The New York Times description of the exhibit begins:

Leaving behind food and water, the Huichol Indians of Mexico once a year journey from the Sierra Madre Mountains through the San Louis Potosi desert in search of the peyote cactus and the enlightenment they say it brings….


When the exhibit material suggests it to me,

I try to provide the entire environment of the exhibit space

with some feeling for the subject matter.

My colored pencil elevation-drawing represents one of the walls of the exhibit,

about 70 feet long by almost 10 feet high, intended to suggest,

left to right, the journey of the Huichol toward the drug that brings intense visions.

Some of the most striking Huichol artworks I displayed near the bright,

all-yellow wall at the far end (not shown).


Among the many mass-produced, intensely colored objects such as pocketbook covers, belts, shoulder bags, coasters, etc. that some Huichol make, the best known—and most creative– are the “yarn paintings.” These are flat pictures created by gluing onto plywood panels, colored yarn arranged into psychedelic-like representations of visions presumably seen by the artists when under the influence. While I was designing the exhibit, a representative of the Huichol culture discussed the “paintings,” with me and I bought from him, the 2’ X 2’ picture shown below, by Jose Benitez Sanchez, the major artist of the genre. At home we display it prominently in our stairwell .


Huichol Shamen Walk the Bright Path Into Enlightenment.

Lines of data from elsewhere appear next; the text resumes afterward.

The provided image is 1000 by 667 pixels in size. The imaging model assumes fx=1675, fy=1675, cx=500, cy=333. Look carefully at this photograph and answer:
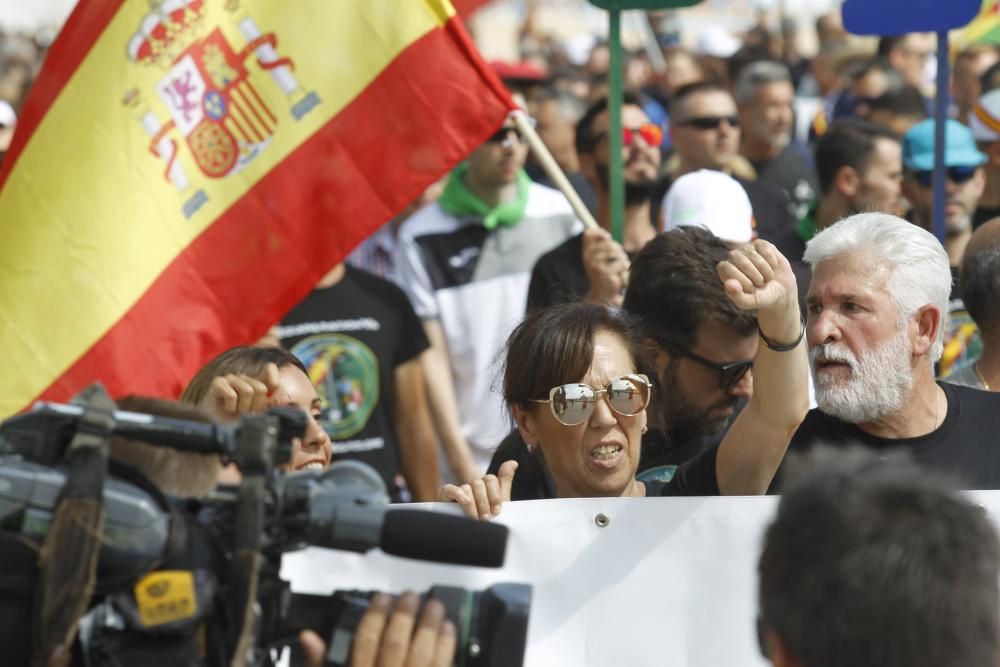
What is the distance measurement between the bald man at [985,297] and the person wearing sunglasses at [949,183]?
2.06 meters

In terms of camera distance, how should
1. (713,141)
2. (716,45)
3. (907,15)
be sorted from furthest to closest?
1. (716,45)
2. (713,141)
3. (907,15)

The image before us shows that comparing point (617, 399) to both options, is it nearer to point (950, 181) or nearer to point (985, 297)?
point (985, 297)

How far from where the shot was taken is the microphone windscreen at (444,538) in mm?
2152

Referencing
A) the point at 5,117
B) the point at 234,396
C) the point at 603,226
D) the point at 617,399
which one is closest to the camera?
the point at 234,396

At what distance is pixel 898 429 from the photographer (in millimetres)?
3777

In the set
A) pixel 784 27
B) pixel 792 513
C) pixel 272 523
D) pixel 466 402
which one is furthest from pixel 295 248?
pixel 784 27

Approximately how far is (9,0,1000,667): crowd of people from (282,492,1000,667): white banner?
0.48 feet

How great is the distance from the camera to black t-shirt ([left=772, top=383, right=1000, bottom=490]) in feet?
12.1

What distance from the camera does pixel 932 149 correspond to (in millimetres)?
6992

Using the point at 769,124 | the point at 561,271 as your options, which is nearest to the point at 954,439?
the point at 561,271

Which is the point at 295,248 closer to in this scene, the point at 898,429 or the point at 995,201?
the point at 898,429

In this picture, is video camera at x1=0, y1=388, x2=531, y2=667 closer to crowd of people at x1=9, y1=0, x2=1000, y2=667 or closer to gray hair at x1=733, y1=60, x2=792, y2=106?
crowd of people at x1=9, y1=0, x2=1000, y2=667

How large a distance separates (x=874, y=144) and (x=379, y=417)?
2.61m

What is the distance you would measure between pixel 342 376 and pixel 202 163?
4.65 feet
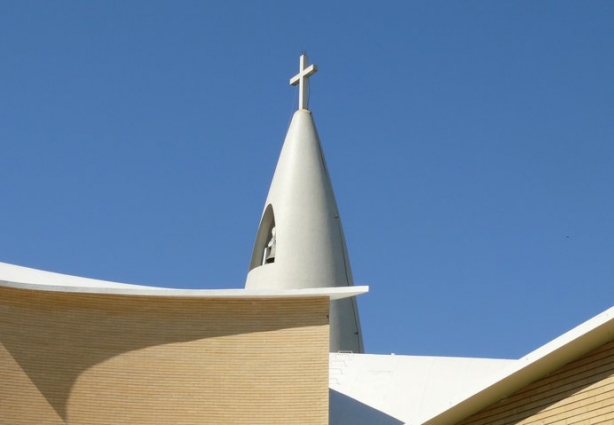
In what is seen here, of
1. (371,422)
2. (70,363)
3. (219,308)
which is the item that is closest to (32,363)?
(70,363)

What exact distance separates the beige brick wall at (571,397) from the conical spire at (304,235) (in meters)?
12.4

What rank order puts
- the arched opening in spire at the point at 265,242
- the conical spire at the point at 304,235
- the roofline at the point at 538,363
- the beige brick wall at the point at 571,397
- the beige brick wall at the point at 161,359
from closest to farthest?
the roofline at the point at 538,363 < the beige brick wall at the point at 571,397 < the beige brick wall at the point at 161,359 < the conical spire at the point at 304,235 < the arched opening in spire at the point at 265,242

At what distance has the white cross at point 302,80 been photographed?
2379 centimetres

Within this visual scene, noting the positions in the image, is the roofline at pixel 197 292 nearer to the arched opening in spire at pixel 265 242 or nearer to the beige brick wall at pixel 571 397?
the beige brick wall at pixel 571 397

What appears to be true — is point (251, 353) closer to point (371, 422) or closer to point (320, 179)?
point (371, 422)

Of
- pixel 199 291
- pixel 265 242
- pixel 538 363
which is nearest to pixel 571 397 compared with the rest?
pixel 538 363

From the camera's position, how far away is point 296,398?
15.0m

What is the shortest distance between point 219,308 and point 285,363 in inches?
45.6

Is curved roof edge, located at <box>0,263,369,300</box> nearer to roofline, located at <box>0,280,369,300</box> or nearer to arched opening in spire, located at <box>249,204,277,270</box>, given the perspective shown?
roofline, located at <box>0,280,369,300</box>

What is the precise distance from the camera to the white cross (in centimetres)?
2379

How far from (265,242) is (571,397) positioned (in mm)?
14960

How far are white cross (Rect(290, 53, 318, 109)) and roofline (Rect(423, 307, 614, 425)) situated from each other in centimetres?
1464

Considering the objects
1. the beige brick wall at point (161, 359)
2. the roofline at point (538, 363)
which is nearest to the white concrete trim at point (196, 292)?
the beige brick wall at point (161, 359)

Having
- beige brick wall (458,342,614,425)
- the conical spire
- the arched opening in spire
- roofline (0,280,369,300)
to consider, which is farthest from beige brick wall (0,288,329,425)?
the arched opening in spire
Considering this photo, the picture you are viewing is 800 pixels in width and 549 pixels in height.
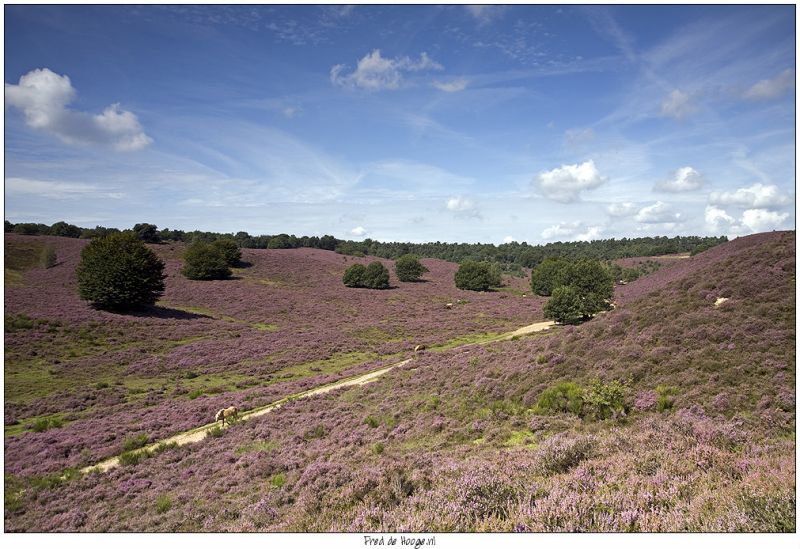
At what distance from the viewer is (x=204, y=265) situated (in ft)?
241

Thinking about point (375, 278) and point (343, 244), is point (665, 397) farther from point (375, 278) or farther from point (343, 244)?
point (343, 244)

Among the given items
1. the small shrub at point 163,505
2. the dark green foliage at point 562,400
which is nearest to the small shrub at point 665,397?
the dark green foliage at point 562,400

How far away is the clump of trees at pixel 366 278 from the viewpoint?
84750 millimetres

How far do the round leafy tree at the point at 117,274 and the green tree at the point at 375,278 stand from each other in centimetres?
4271

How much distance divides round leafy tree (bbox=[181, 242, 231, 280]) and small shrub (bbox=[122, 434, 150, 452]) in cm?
6326

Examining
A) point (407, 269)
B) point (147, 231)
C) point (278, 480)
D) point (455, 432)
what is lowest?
point (278, 480)

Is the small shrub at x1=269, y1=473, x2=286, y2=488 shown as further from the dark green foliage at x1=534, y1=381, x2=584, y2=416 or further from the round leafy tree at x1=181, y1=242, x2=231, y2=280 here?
the round leafy tree at x1=181, y1=242, x2=231, y2=280

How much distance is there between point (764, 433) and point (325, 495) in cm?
943

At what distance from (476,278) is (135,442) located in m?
82.5

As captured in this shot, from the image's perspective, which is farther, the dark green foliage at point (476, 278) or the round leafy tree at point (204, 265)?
the dark green foliage at point (476, 278)

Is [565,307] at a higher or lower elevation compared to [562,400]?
lower

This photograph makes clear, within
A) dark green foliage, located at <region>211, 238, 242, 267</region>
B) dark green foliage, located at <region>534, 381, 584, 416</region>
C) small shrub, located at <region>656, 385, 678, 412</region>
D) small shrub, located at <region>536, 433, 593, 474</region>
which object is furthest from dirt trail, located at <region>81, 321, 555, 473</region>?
dark green foliage, located at <region>211, 238, 242, 267</region>

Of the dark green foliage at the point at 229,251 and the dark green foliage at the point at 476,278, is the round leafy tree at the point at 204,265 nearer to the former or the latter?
the dark green foliage at the point at 229,251

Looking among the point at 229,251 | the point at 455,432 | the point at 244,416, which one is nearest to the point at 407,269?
the point at 229,251
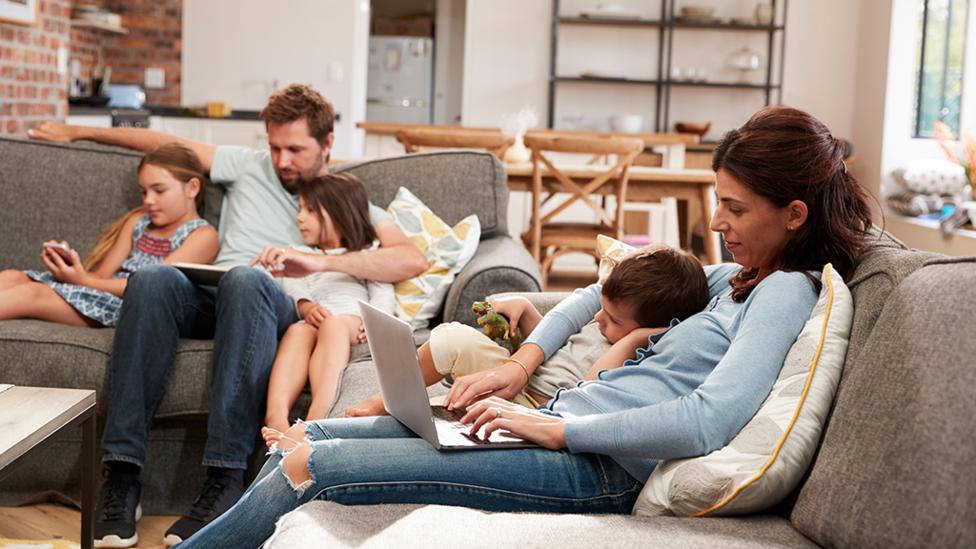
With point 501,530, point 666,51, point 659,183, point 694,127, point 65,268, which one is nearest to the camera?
point 501,530

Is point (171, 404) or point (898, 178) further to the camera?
point (898, 178)

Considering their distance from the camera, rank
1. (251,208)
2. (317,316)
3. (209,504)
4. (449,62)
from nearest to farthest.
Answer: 1. (209,504)
2. (317,316)
3. (251,208)
4. (449,62)

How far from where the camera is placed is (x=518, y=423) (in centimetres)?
153

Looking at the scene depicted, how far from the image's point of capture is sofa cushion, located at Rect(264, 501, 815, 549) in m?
1.29

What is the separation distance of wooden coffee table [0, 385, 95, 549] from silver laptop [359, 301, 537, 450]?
573 mm

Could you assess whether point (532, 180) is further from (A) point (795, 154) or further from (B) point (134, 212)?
(A) point (795, 154)

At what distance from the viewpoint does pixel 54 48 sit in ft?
19.2

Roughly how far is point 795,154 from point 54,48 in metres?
5.21

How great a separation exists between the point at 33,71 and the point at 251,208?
3.25 m

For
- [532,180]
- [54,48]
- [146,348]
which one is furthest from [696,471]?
[54,48]

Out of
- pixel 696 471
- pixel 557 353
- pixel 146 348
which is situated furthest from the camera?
pixel 146 348

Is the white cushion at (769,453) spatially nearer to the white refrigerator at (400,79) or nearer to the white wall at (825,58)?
the white wall at (825,58)

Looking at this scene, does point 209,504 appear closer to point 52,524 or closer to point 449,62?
point 52,524

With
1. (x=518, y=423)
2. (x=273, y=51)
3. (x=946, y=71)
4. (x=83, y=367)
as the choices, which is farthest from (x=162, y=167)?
(x=946, y=71)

[More CLOTH IMAGES to come]






  1. mygingerpig says:

    I know about the Huichol yarn paitings. My late father-in-law, Lewis Wolberg (M.D.) had a collection of Huichol yarn paintings, purchased from the Indians in their village in Tepic, Mexico in the 1970s. We have several framed and unframed on the walls of our lake house and in my city apartment. These originated as artists’ interpretations of hallucinations brought on by eating mushrooms in a religious ceremony. The hallucinated vision or dream story is written on the back of the plywood panels. Some time after they became tourists souvenirs sold in a gallery in Tepic, the paintings were created directly and without the hallucinations. My father-in-law showed the paintings to Harry Abrahms, a friend and publisher of coffee table art books. (Abrahms published his micro-photographs in a book entitled “Microart. Art images In a Hidden World.”)

    Harry purchased hundreds of these paintings and created a book about them with the idea of creating high value for his collection, which he would then sell. Unfortunately, the idea did not work. We sold dozens of the larger paintings (6’x 4′) to a gallery in New Mexico. But we kept many of the large and smaller ones in our collection.

    I’ll post some photos of our yarn paintings.


    • ebbergmann says:

      Joel, that’s fascinating! I’d love to see photos of as many of your yarn pictures as you can show. If you can, please include artist’s names of each. The representative of the Huichol that I met (who sold me the picture) was/is the grandson of the last legal Prime Minister (I believe that was his title) of the Spanish Republic–1936. Just checked and the family name–Huichol representative and Spanish Prime Minister was Negrin.

  2. mygingerpig says:

    Correction: The hallucinogen was Peyote, as you write in your post, not mushrooms. The paintings were made on plywood panels, the largest of which were 6′ x 4′, with smaller versions being cut from these panels in squares, some as small as 1′ x 1′.